* [TEXT TO READ]:
I take the Minister's point. I am worried about dogs which are the property of the Irish Guide Dogs Association. Those are dogs on which a decision has already been made by them. They are suitable dogs and they go through a training programme and then are given out to blind people. I accept that we might exempt them in a general dog licence situation which will cover them. I am worried about the individual dog, at farm level or breeding level, which has not yet been acquired by the Irish Guide Dogs Association and its prospective purchase or lease. Because the association are very special and provide a very worthwhile service in the community, the section confirms that they should be treated differently. We do not want it wide open so that it could be abused by people who might say the guide dogs association might take the dog from them. We do not want that. Once the guide dog association make a decision that the dog is suitable for training, it becomes the property of the association.
Even when the dog is taken in for training, three-quarters of the way through they could still scrap him. The dog might be vicious. While the dog is in the course of training he is owned by the person who gave the dog for sale. The dog, even though he is on other premises, is covered by that licence. What you are really talking about is a very short period between the time they say the dog is all right and the time they hand him over. That is something we could look at. It is not a big problem.
A licence may be transferred under section 6 "to any other person" and section 3 states it shall be issued to a person by the local authority for the functional area. In Carlow, on the edge of Kildare, if somebody transfers a dog to a person in Kildare, is it outside the functional area? Does the licence still hold in Kildare?
Even though the licence is officially issued under section 3 for Carlow?
But then assuming the person is living in Kildare his next licence is taken out in Kildare as applies in the case of a motor car.
He will not own the dog; it is only on lease. If the dog is on lease anywhere in the Republic that licence covers the dog.
Does section 6 overrule section 8 where disqualification comes in? Which section overrules which? Could somebody who is disqualified have a dog under section 6?

* [WHAT IS ASKED]:
- A) From the dog licence debate, quote the passage that begins at the words "Even when the" and stops after the words "3 for Carlow?".
- B) Write what comes next in the dog licence debate, picking up after its final line.

* [DATASET RECORDS]:

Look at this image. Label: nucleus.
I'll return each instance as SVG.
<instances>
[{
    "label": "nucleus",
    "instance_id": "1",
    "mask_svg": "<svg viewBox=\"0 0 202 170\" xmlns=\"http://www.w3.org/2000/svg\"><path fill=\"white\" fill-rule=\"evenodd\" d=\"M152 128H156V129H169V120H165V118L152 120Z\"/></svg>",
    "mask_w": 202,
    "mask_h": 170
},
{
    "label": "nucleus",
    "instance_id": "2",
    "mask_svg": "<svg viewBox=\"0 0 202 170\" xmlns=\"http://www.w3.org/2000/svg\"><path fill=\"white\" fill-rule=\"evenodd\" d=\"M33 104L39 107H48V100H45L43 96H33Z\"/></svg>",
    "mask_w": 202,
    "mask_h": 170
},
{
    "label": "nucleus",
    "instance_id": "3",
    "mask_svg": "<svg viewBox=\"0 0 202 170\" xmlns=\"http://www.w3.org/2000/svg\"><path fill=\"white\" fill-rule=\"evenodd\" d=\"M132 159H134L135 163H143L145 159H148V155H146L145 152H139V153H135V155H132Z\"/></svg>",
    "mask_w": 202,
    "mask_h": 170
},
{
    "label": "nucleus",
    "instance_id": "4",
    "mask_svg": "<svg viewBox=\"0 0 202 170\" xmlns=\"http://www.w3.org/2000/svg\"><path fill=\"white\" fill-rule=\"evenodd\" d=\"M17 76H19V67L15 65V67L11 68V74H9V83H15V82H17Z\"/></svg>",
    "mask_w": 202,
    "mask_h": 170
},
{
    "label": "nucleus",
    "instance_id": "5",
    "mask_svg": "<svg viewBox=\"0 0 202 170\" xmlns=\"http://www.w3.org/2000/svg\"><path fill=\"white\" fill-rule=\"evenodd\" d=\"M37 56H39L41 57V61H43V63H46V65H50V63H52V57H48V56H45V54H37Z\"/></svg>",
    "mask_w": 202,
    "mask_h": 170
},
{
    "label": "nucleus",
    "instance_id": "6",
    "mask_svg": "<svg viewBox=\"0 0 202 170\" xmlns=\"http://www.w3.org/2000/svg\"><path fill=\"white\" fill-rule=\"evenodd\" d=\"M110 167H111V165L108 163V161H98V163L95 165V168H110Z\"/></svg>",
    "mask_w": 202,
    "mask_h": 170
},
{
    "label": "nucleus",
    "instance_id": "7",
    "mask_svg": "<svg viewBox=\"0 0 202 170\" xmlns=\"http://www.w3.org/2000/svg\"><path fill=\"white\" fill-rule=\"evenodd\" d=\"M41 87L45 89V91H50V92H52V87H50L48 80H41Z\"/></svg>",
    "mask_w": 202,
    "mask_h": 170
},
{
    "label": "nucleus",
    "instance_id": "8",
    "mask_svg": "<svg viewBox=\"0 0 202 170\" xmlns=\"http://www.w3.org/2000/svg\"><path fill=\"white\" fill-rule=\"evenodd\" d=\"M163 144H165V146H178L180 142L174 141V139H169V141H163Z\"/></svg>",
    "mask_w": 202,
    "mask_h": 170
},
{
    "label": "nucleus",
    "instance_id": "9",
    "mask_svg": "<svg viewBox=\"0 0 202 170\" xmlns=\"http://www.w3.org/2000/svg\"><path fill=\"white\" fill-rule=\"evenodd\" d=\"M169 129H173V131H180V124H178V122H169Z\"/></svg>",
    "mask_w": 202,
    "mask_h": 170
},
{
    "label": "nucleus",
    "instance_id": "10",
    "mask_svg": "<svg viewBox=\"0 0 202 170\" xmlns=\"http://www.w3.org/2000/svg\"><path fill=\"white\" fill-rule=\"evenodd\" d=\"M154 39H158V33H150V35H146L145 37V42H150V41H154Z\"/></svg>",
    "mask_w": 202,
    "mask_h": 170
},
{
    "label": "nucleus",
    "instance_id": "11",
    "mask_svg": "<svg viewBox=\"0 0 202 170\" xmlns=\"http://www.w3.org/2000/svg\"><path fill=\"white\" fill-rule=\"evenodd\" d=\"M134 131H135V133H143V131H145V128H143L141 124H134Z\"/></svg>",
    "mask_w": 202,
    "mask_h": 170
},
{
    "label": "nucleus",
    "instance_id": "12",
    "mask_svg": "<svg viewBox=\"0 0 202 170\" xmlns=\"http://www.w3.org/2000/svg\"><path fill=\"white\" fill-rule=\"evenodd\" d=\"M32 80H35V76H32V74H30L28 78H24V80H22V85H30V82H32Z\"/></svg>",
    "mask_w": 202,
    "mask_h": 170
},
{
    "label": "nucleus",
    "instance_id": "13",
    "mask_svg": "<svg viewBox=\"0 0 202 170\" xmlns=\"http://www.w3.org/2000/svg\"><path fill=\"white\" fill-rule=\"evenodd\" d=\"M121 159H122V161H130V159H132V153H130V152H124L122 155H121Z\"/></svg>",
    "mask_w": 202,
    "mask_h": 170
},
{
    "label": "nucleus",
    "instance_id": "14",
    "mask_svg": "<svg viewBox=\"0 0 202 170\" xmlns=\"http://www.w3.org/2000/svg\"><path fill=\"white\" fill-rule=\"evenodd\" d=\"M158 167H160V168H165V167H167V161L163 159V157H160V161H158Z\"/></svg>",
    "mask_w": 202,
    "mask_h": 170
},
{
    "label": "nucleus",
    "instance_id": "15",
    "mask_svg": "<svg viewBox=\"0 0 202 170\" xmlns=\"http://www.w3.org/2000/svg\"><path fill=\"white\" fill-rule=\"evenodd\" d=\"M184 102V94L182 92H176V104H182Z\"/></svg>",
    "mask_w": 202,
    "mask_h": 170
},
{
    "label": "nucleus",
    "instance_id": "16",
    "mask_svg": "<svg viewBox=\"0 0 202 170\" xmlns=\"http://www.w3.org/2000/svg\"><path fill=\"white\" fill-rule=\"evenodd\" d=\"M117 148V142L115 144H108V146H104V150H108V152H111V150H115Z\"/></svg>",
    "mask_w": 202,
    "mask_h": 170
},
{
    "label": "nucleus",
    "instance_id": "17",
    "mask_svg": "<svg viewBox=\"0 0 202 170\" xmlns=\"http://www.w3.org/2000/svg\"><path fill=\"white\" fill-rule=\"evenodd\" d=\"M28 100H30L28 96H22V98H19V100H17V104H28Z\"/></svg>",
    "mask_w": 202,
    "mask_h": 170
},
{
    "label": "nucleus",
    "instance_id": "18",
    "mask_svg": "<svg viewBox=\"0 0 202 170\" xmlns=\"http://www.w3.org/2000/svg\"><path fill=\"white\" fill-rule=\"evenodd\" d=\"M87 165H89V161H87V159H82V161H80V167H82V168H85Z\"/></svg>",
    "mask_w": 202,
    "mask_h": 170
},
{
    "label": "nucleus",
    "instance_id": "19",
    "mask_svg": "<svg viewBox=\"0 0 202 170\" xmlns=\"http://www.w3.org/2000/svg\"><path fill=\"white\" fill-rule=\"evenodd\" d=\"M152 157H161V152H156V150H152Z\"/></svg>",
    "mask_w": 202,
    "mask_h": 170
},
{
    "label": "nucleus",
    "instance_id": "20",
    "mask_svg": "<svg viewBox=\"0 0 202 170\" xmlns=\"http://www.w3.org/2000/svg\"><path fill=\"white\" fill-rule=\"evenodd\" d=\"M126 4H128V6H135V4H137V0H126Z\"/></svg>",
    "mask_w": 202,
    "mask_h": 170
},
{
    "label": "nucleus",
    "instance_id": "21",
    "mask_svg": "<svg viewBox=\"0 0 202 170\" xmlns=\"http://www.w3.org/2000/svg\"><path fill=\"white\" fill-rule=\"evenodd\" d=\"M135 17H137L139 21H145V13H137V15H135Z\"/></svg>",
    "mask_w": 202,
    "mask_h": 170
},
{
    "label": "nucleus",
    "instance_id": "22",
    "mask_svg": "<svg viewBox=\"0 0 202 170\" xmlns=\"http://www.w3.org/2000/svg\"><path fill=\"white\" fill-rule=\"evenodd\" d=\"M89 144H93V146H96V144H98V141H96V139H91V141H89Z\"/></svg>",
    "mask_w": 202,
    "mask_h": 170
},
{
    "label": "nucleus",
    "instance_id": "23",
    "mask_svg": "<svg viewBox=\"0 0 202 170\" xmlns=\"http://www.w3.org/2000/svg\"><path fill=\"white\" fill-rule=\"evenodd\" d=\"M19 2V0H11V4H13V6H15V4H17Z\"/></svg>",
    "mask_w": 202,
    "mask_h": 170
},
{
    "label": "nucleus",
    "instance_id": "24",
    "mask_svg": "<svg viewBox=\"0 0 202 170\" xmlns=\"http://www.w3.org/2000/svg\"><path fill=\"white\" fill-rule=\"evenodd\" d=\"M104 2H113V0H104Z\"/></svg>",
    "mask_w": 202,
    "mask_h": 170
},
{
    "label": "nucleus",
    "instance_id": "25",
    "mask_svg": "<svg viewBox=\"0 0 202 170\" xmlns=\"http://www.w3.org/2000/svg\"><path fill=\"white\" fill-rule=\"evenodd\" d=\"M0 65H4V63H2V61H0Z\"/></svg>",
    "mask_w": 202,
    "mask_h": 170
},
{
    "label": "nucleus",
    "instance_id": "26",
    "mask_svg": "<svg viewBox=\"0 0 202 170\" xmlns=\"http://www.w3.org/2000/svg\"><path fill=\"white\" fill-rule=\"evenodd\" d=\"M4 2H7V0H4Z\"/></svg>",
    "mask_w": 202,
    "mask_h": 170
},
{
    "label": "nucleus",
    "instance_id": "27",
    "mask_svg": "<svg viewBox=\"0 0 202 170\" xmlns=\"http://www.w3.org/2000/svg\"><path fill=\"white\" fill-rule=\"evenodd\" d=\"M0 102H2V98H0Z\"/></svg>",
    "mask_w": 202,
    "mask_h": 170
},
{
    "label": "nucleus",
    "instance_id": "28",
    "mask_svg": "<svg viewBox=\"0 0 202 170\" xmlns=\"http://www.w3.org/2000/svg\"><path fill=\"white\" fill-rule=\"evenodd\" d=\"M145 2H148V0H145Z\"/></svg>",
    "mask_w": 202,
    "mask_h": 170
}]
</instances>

* [OUTPUTS]:
- A)
Even when the dog is taken in for training, three-quarters of the way through they could still scrap him. The dog might be vicious. While the dog is in the course of training he is owned by the person who gave the dog for sale. The dog, even though he is on other premises, is covered by that licence. What you are really talking about is a very short period between the time they say the dog is all right and the time they hand him over. That is something we could look at. It is not a big problem.
A licence may be transferred under section 6 "to any other person" and section 3 states it shall be issued to a person by the local authority for the functional area. In Carlow, on the edge of Kildare, if somebody transfers a dog to a person in Kildare, is it outside the functional area? Does the licence still hold in Kildare?
Even though the licence is officially issued under section 3 for Carlow?

- B)
No. We will have an amendment on Report Stage as a result of some points raised by Senator Hussey and Bord na gCon. We invited them back to discuss the points raised by Senator Hussey on Second Stage. They came up with suggestions which we are hoping to be able to meet. As a result of their representations it is proposed to introduce one amendment on Report Stage providing for the exemption from the licensing of greyhounds those purchased for export within 30 days. It is quite specific.
What happens in the case of a person who may get a dog under section 6 and who may be disqualified under section 18?
He could not hold a dog. If he is disqualified from having a dog he may not even have a dog that is held under licence by another person. He is disqualified from having a dog because he is deemed to be unsuitable to have a dog.
Earlier the last point was lost on me but I think I have got it. Perhaps it might be just as well to take that point again. A farmer with land in two adjoining counties is licensed in one county and has the use of the dog in the adjoining county.
Section 7 states:
A dog licence or a general dog licence shall be in the prescribed form and shall be valid for the period of twelve months from the date of its issue.
If a dog was killed during the period of the licence and was replaced by another dog, would the owner have to get a new licence for the new dog?
He will not be able to transfer it.
The licence fee across the board for dogs and bitches is £5. Did the Minister consider at any stage charging more for bitches than for dogs?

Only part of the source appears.